When you’re dealing in the transfer market, you are always looking for the best possible offer. Regardless if you’re intention is to buy or to sell, you want to make sure you’re getting the best deal possible. At this point, you really ought to take the reputation of the various leagues into consideration. Why, you ask?
That’s a fairly decent transfer window, isn’t it? All these players were bought cheap and sold for far more than their actual worth at the time. So besides shrewd negotiating, what’s the secret ingredient here? Why does the market work the way it does? The answer to that question is fairly simple; league reputation…
I intend to show you how you can use it to your adventure when you are navigating the transfer market. It can help you get players cheap and sell them far more expensively than you had ever imagined. All you have to do is factor league reputation into the equation.
So how the hell does this work?
In order to show you what I mean, I have to give you an example of how league reputation influences transfers. Our case study here is Regivan, a Brazilian-Japanese defensive midfielder. He was brought in from Brazilian Serie B club Figueirense for €600k, which is a decent sum for any J-League side. Since the J-League’s reputation is more or less on par with the Brazilian Serie B, this did little for his market value. Various loan spells and subsequent performances for Kawasaki Frontale saw his market value increase to about €1.8 million. When I decided to cash in on Regivan, I managed to get €3.3 million for him.
That’s a 100% markup on his actual market value. Stuttgart had no issue paying that much for a player from the J-League, because they know his value will be reassessed as soon as the deal is completed. Stuttgart is active in the Bundesliga, which has a high reputation. This high reputation will cause the value of players active in such a league to spike, which is what happened.
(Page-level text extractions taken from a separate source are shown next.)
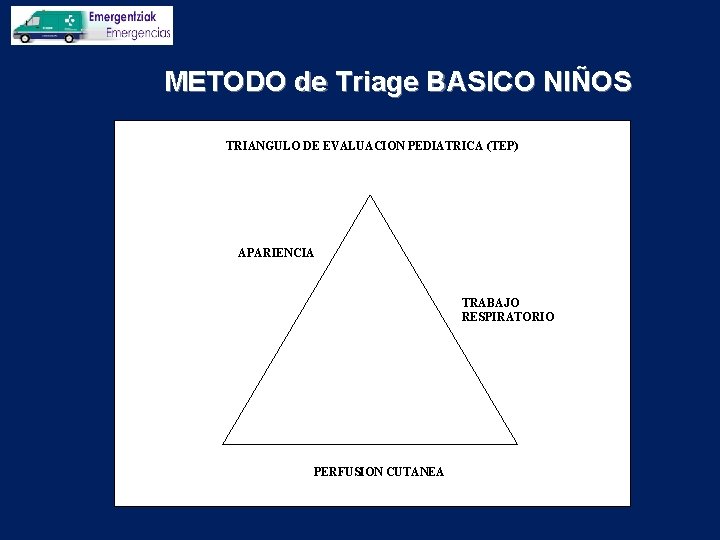 Emergentziak
Emergencias

METODO de Triage BASICO NIÑOS

TRIANGULO DE EVALUACION PEDIATRICA (TEP)

APARIENCIA

TRABAJO RESPIRATORIO

PERFUSION CUTANEA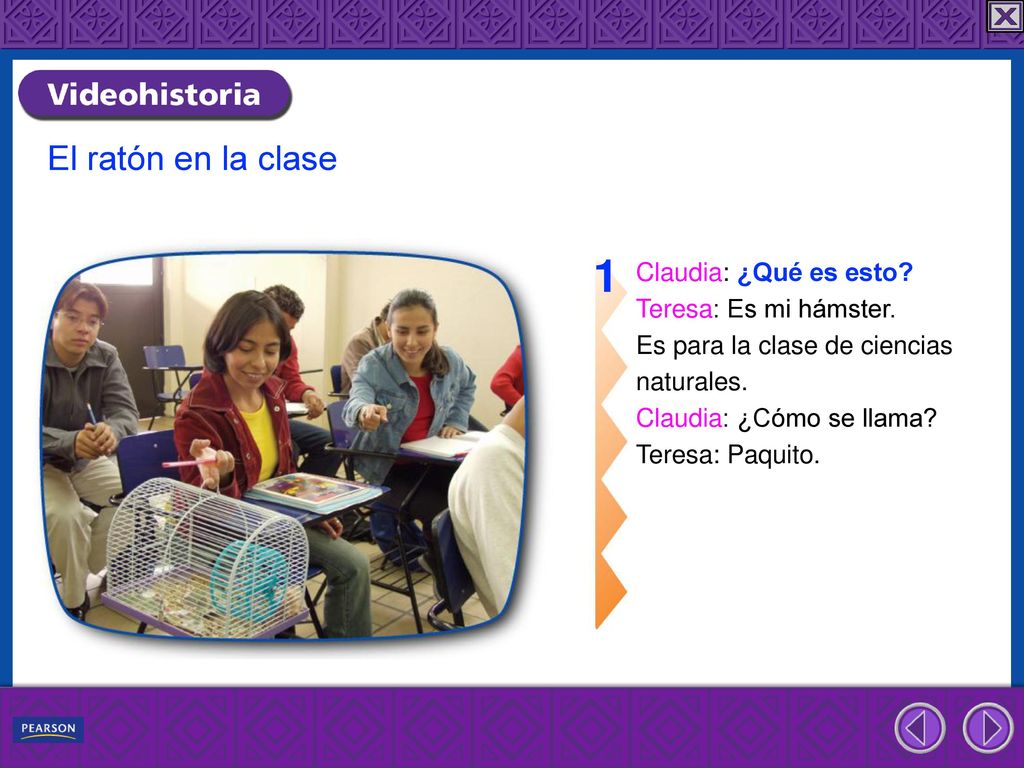 Videohistoria

El ratón en la clase

1

Claudia: ¿Qué es esto?
Teresa: Es mi hámster.
Es para la clase de ciencias naturales.
Claudia: ¿Cómo se llama?
Teresa: Paquito.

PEARSON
The day after the transfer took place, Regivan’s transfer value had increased nearly tenfold from €1.8 million to €13.5 million. The AI appears to have no trouble predicting such shifts and spikes in value and therefore has no problem with seemingly overpaying for a player. The league reputation caused a spike and since the AI anticipates them, it takes this future spike into consideration when negotiating a deal buying players.
Since the AI pulls the same stunt when it’s selling players, you have to be careful when you’re scouting. Players on the transfer list or with expiring contracts are ideal targets for transfers if you’re looking to make a quick buck. Investing in youth players can be a costly affair, as their value can unrealistically skyrocket at times.
Just to summarise my approach in such matters…
Especially when you are active in smaller leagues, the market value of your player as determined by FM is kept low by the relatively low reputation of the league you are active in. In reality, similar players playing in the Serie A, La Liga, Premier League or Bundesliga are worth four to five times this value and if you try to sell one, you tend to pay even more for similar players, especially when they are not transfer listed. Whilst that means we can comfortably ask for more cash, it doesn’t mean we just blurt out random numbers, because even the spending power of clubs like PSG or Chelsea has its limits.
You have to do some research before you determine an actual asking price. I generally do this by creating a scouting filter based on the player I am selling and seeing how other players with similar skill-sets compare to my lad. Allow me to show you.
When we create a scouting filter based on Regivan, we can see the values for similar players. As I said before, asking for more is not a bad idea since players with similar qualities are worth a whole lot more. Most of the players on this filter are of a similar age, similar position and when you look at the ones not yet active for an absolute top club in a top league, you can see that I actually made a pretty shit deal. Asking for around €12 million wouldn’t have been unreasonable. This means that just doubling or tripling your asking price still constitutes a fairly good deal for interested clubs, especially since Regivan’s wage at the time (and current one for that matter) was a lot lower than that of his top league counterparts.
If you are looking to sell your players, especially to foreign clubs, the league standard of the potential buyers is a crucial factor in determining a realistic asking price. It’s also a factor many people tend to ignore. If you are wondering why some managers always seem to be able to negotiate good deals for their players, this specific factor might be one of the reasons.